Another sequence features Caroline at work where she sees a few options that suit her better than getting her work done. She could move over to a personal computer where a fresh game of Arkanoid awaits, or she can sneak a few drinks in from her personal stash of whiskey in one of her drawers. After playing a little arkanoid and downing my drinks, I am ready to try sneaking out of the office, it seems. Just don’t get caught by that douchey little prick Keith. The fucker is patrolling the hallway, making this a tense scene where you realize just how deep into depression and desperation this woman has fallen. She is ready to risk her own livelihood just to sneak out and have some alcohol. It is sad and frightening.
As you make your way out to the stairway, you see a man cast you an impassive glance as he continues up to the roof. Extremely unsettling. You have the option to pursue your vice to the bar below the office, or pursue the curious man up to the roof. These choices decide how the rest of your day goes and, invariably, the rest of your life. Without spoiling too much of the ending, should you go up to the roof, you pick up pieces of this man’s life and discuss with him in an attempt to bring him back from the brink. I have had a number of friends that contemplated suicide and even had to call the police to intervene on one occasion. Talking someone back from the edge is difficult, especially when your immediate plans were to just go get wasted during the work day and tap out.

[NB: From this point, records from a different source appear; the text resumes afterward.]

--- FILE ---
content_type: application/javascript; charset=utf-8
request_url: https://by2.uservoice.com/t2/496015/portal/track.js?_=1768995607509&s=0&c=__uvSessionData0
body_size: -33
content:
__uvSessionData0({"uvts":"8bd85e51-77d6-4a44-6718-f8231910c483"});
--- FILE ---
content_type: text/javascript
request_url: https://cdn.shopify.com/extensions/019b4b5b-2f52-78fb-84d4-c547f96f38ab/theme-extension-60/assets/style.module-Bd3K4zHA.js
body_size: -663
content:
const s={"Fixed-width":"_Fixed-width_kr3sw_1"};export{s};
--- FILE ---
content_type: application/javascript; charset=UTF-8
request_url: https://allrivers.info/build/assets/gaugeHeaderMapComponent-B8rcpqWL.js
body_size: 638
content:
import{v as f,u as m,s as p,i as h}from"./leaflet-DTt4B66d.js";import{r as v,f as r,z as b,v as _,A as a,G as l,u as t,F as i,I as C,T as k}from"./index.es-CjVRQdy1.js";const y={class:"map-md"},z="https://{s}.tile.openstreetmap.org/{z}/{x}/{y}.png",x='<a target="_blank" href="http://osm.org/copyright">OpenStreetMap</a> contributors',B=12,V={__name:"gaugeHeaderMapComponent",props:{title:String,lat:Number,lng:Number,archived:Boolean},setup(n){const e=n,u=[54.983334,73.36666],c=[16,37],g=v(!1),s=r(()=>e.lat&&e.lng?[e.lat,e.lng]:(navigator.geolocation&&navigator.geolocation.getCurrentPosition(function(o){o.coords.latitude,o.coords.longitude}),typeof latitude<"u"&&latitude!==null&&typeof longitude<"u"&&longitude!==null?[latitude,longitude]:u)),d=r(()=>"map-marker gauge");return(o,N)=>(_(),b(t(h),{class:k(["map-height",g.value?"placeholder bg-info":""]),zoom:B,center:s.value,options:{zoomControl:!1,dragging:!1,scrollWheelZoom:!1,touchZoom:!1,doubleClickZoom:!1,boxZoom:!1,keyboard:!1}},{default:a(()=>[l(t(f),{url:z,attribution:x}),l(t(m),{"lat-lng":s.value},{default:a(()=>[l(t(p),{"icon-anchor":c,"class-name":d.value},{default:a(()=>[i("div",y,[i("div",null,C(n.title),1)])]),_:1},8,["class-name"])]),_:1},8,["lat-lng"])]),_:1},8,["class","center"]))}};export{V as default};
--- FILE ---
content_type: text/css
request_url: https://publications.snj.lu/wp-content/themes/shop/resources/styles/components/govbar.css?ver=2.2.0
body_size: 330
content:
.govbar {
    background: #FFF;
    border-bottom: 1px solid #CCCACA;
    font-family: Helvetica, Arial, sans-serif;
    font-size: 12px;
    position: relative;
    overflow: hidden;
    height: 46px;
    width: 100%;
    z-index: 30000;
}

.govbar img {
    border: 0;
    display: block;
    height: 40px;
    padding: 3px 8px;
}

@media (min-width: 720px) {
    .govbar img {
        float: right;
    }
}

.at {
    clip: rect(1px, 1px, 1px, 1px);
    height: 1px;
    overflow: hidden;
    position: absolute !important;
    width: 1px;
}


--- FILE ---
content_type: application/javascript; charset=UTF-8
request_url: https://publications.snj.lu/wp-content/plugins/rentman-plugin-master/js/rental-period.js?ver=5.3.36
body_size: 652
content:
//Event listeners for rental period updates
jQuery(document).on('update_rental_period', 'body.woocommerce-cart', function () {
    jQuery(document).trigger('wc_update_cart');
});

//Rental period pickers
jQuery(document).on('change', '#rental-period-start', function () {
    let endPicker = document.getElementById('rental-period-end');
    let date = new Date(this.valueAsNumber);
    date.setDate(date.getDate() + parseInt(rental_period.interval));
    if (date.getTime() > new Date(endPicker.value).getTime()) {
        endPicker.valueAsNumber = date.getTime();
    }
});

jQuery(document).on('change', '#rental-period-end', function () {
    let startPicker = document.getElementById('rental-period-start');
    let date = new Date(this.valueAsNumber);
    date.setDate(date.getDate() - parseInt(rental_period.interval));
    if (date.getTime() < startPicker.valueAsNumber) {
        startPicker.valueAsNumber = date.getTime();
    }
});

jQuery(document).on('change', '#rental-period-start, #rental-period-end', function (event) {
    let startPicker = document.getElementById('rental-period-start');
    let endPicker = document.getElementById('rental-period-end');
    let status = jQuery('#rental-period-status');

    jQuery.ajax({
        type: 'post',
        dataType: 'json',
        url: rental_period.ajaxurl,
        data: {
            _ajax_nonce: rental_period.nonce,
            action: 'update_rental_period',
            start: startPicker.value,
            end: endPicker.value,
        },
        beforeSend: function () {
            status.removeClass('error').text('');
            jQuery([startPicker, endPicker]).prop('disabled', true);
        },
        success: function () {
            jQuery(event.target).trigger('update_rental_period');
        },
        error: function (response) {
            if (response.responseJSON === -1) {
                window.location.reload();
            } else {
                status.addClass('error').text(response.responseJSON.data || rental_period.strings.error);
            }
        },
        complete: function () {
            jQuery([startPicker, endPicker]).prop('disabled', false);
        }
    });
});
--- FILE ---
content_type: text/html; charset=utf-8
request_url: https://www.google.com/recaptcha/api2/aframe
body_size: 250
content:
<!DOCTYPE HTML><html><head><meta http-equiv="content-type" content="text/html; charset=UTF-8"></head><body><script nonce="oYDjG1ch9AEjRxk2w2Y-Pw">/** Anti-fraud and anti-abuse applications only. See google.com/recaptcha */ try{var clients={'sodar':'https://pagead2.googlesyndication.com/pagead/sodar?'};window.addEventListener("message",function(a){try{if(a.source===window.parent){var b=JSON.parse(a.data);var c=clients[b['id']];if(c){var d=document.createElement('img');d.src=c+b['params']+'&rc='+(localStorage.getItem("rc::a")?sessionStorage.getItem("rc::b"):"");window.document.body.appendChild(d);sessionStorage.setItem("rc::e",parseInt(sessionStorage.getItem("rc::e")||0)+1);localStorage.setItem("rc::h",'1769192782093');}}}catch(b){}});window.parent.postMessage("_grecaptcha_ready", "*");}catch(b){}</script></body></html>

Everything about this experience speaks to how video games are truly art. Perhaps the interpretation of ludic games vs. artistic works is a little undefined, but there is definitely something more to these pieces than irrelevant critics of other artistic media are willing to admit. The fact is that art evokes emotions and makes you consider yourself in a new lens, one you might not have otherwise entertained. 4PM is a testament to videogames as a method of conveying that level of experience. Sometimes it is not enough just to see something happen on a screen, because you can walk away from that experience. I can watch a movie like 12 Years a Slave, be deeply affected by the story of Solomon Northup and be brought to tears. But in the end it is a movie and I can walk away from that. Although 4PM is about a woman dealing with grief, it is powerful, not because it challenges anything in society, but because it challenges me. Because it is an experience that I have, and an experience in which I participate is something I cannot just walk away from. Such an experience, real or virtual, is one that I will take as a part of myself for the rest of my life. This experience is 4.99$ on Steam.
The only thing that I really found problematic about this game is, depending on the choices you make and what you do in the game, your ending might differ from the one suggested in the game’s tutorial.